I'm certainly no sushi expert, but I've loved oriental food for years now.
I remember the first time I ever attempted to make sushi; I was around 11 years old or so, and my class topic was Japan. One day, my teacher brought in a guest to teach us how to make sushi in small groups, and we got to eat it during class time.
Most of my friends took one small nibble of the sushi, scrunched up their faces and went "Ewwwwwwwwww" as 11 year olds do. But for me, that day was the beginning of my love affair with Japanese cuisine.
To this day I have never actually eaten sushi in a restaurant. I have always either bought it from a supermarket, or made it at home. Although making sushi yourself might sound impressive, it's really not. It's probably the most simple snack/meal to make, although it does take a few practices to get the shape perfect.
As I said, it's really simple. It genuinely takes about 5 minutes to make, too. All you have to do before you actually start rolling it together is boil your rice, and prepare your filling. Easy as anything.
Not only that, but it's so cheap to make as well. If you're ever on a budget, and think that sushi is going to be too expensive for you, think again. I usually get my ingredients for sushi from Sainsburys as they have a great range for Japanese ingredients, including sushi rice, nori, and even the rolling matt- each of which cost about £2 each. Not bad, eh?
Obviously the type of filling you want to use could bump the price up a bit, but a great cheaper alternative to fish-stuffed sushi is vegetable sushi. As you'll see in the picture, I used peppers in my sushi today. They make a great filling, as they add moisture and crunchiness to the sushi, which I find goes really well with the rice and nori, plus it's cheap and easy to find!

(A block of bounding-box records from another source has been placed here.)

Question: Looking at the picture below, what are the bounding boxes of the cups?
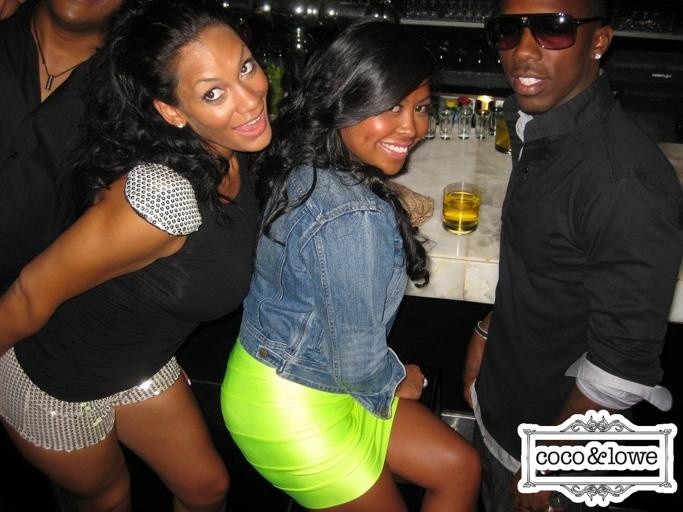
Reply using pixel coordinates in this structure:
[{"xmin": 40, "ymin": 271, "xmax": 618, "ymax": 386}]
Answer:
[
  {"xmin": 438, "ymin": 110, "xmax": 454, "ymax": 140},
  {"xmin": 495, "ymin": 115, "xmax": 511, "ymax": 153},
  {"xmin": 475, "ymin": 109, "xmax": 491, "ymax": 140},
  {"xmin": 457, "ymin": 108, "xmax": 473, "ymax": 140},
  {"xmin": 488, "ymin": 107, "xmax": 504, "ymax": 136},
  {"xmin": 442, "ymin": 182, "xmax": 482, "ymax": 237},
  {"xmin": 425, "ymin": 109, "xmax": 436, "ymax": 139}
]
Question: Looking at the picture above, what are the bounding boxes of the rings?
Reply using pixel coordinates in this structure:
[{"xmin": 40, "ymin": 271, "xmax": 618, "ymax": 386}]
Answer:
[{"xmin": 422, "ymin": 378, "xmax": 428, "ymax": 389}]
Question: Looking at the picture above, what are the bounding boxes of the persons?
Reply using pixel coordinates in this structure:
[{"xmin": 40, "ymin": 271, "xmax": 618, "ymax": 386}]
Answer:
[
  {"xmin": 0, "ymin": 0, "xmax": 146, "ymax": 302},
  {"xmin": 1, "ymin": 1, "xmax": 274, "ymax": 512},
  {"xmin": 458, "ymin": 0, "xmax": 681, "ymax": 512},
  {"xmin": 218, "ymin": 14, "xmax": 482, "ymax": 511}
]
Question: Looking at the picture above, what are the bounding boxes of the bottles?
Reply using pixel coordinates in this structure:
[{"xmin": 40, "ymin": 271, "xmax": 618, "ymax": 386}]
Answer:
[{"xmin": 402, "ymin": 1, "xmax": 494, "ymax": 22}]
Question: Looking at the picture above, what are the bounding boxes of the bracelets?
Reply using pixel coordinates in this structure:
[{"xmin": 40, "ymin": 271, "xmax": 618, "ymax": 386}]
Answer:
[{"xmin": 474, "ymin": 321, "xmax": 488, "ymax": 340}]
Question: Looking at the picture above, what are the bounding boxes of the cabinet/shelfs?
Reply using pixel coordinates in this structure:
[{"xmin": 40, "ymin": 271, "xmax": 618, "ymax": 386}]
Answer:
[{"xmin": 238, "ymin": 3, "xmax": 683, "ymax": 94}]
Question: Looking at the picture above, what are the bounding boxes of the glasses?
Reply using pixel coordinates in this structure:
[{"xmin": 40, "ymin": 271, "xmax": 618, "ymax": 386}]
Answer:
[{"xmin": 484, "ymin": 11, "xmax": 603, "ymax": 50}]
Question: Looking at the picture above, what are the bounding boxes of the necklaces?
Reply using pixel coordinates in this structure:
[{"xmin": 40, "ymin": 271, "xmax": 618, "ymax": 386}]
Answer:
[{"xmin": 31, "ymin": 5, "xmax": 85, "ymax": 92}]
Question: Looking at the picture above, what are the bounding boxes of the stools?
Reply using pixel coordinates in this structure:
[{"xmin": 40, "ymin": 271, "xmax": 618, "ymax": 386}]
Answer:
[{"xmin": 286, "ymin": 366, "xmax": 446, "ymax": 512}]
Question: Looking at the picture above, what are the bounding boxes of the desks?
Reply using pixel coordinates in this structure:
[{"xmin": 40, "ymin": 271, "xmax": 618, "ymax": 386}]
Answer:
[{"xmin": 401, "ymin": 116, "xmax": 683, "ymax": 324}]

If you're not a fan of nori, you can always make rice balls (also known as onigiri). I've made Onigiri a few times in the past, and it's just as easy to make. I would suggest using clingfilm to create a perfect spherical shape for your balls, but I'm sure there are other ways to do it. The last time I made onigiri I used some leftover turkey as a filling, which is a pretty unusual filling (especially in Japanese cuisine where fish is much more common) but I found that the ingredients went really well together, especially with a bit of soy sauce!
What's your favourite oriental meal?